Internationales Jahr der Frauen in der Landwirtschaft
Frauen leisten tagtäglich unverzichtbare Arbeit in der Landwirtschaft, doch ihre Beiträge werden häufig nicht angemessen anerkannt – weder ideell noch monetär.
Darum zählt das Thema
Wir sind überzeugt: Geschlechtergerechtigkeit, Chancengleichheit und Selbstbestimmung sind unverhandelbare Grundrechte. Frauen sind zentral für die Zukunft der Landwirtschaft, als Betriebsleiterinnen, mithelfende Familienangehörige, Arbeitnehmerinnen, Saisonarbeiterinnen, Hausfrauen, Mütter, Pflegende oder Ehrenamtliche. Doch ihre Leistungen bleiben oft unsichtbar.

Die Realität
Fast 90 % der landwirtschaftlichen Betriebe in Deutschland werden derzeit von Männern geführt, und die rechtliche Beteiligung von Frauen an Betrieben ist noch längst nicht selbstverständlich.
Eine Frage von Strukturen
Selbstbestimmung und Anerkennung hängen nicht nur von individuellen Entscheidungen ab, sondern vor allem von den gesellschaftlichen und rechtlichen Rahmenbedingungen, die Chancen eröffnen oder einschränken.

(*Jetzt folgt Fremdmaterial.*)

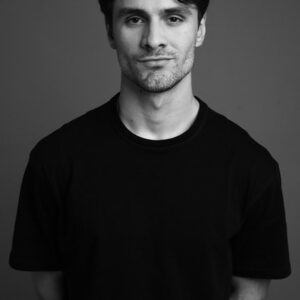 Photo of artist Amadeus Gustafsson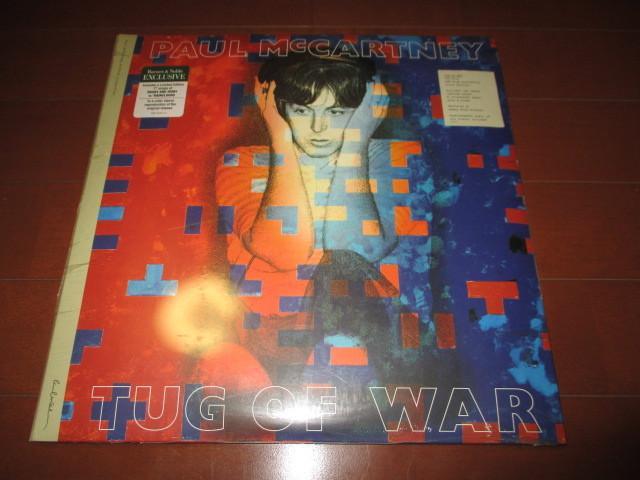 Paul McCartney Tug of War レコード見本盤 Paul McCartney Tug of War レコード見本盤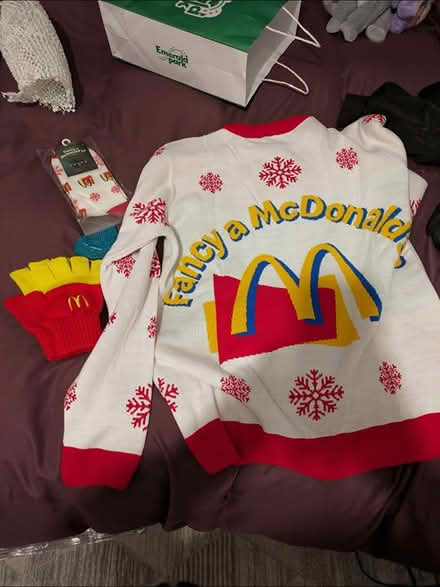 Photo of free McDonald's clothing (Navan) #1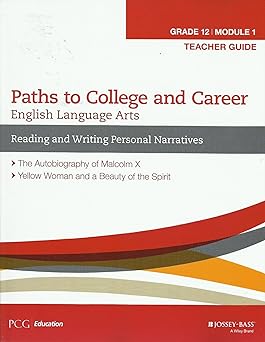English Language Arts, Grade 12 Module 1 Reading and Writing Personal Narratives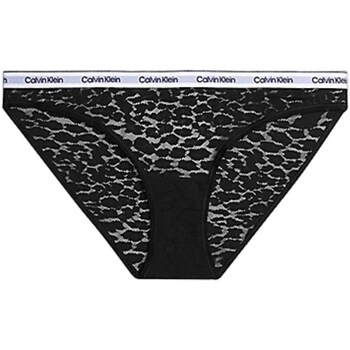 Roupa de interior Mulher Cueca Calvin Klein Jeans 000QD5050E Preto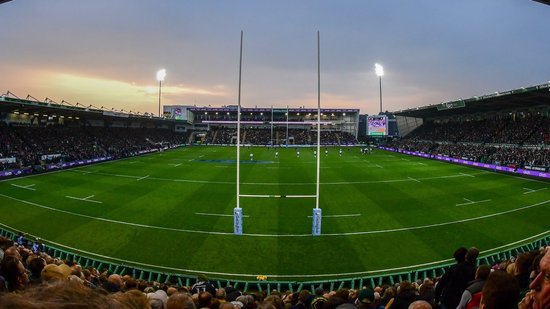 cinch Stadium at Franklin's Gardens is home to Northampton Saints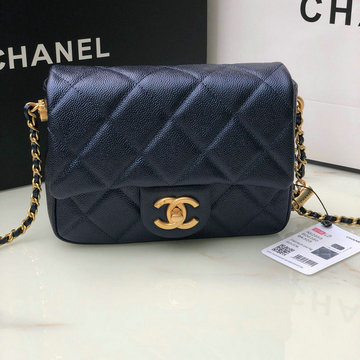 シャネル CHANEL CC-CH2855ZJSL 2023年最新入荷 ミニ フラップバッグ 斜め掛け ショルダーバッグ クロスボディバッグ レディースかばん カーフレザー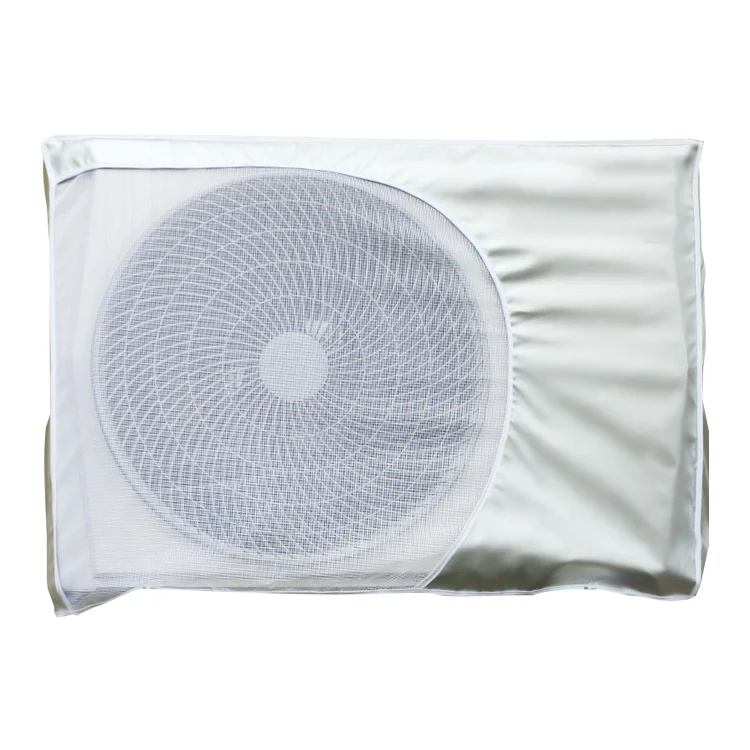 Customizable Logo Window Air Conditioner Cover Outdoor Window AC Unit Cover Dust-Proof Waterproof AC Cover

Handlungsfelder im Überblick
2026 ist das Internationale Jahr der Landwirtin. Ein Jahr, in dem die Rolle von Frauen im Agrar- und Ernährungssystem weltweit im Fokus steht.
Gemeinsam mit einem breiten Bündnis von Verbänden aus Landwirtschaft und Ländlichem Raum fordern wir die gleichberechtigte Teilhabe von Frauen in ihrer ganzen Vielfalt in allen Bereichen der Landwirtschaft.